## PAGE EXCERPT
=-=-=
OVC Deficit Context: The OVC's −$4.3M deficit in FY2024–25 is driven largely by distributing grant funds that exceed television and membership revenue in this period, combined with a leadership transition. The conference is operating under acting leadership with Gregory Walter as Acting Commissioner.
Key Findings
Data Driven HBCU analysis · IRS Form 990, FY2024–25
Finding 1
SWAC distributes 7x more per school than the OVC — the gap between conferences is structural, not incidental
The average SWAC distribution (~$1.12M per school) is more than seven times the average OVC institutional grant (~$153K per school). This reflects fundamentally different conference economic models: the SWAC pools its large TV deal and distributes it, while the OVC retains its TV fees for operations. For HBCU members, conference choice has a direct and measurable impact on the revenue available to fund athletic programs.
Finding 2
Conference media deal size and what schools receive are two different numbers
The CAA generated $2.47M in multimedia contract revenue in FY2024–25 and distributed none of it to member schools. The OVC generated $873K in TV contract fees and retained them for operations. By contrast, CAA Football distributed 84% of its FloSports fees to football members. Having a media deal does not guarantee that schools benefit from it — distribution policy determines whether that revenue reaches the campus level.
Finding 3
The MEAC's tournament-earner policy creates measurable, time-limited advantages for winning schools
MEAC schools that earned NCAA Tournament bids retain the majority of their share over the rolling six-year distribution period. This policy is directly visible in MFRS data: Norfolk State reported $1,789,129 in NCAA/Conference revenue in FY2025, while NC Central — without recent tournament appearances — reported $356,973. The difference reflects accumulated tournament shares, not a structural conference funding disparity. These advantages phase out over six years if tournament appearances don't continue.
Finding 4
The MFRS "NCAA / Conference" line is a black box that combines two separate revenue flows
Every HBCU athletic department reports a single "NCAA / Conference" line in its MFRS filing. This combines what the conference distributes with direct NCAA funds that flow to schools without passing through the conference at all. The 990 data is the only publicly available source that allows researchers to estimate how much of a school's confDistrib comes from each source. For CAA schools, nearly all of it is direct NCAA money. For SWAC schools, a significant portion reflects the conference's own revenue distribution.
=-=-=
## ROWS
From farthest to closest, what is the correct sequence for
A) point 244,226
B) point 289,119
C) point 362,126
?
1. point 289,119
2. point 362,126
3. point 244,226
=-=-=
## WHAT IS EXPECTED
Quote the passage of the conference revenue analysis from "OVC Deficit Context: The" up to and including "as Acting Commissioner.".

## RESPONSE BELOW
OVC Deficit Context: The OVC's −$4.3M deficit in FY2024–25 is driven largely by distributing grant funds that exceed television and membership revenue in this period, combined with a leadership transition. The conference is operating under acting leadership with Gregory Walter as Acting Commissioner.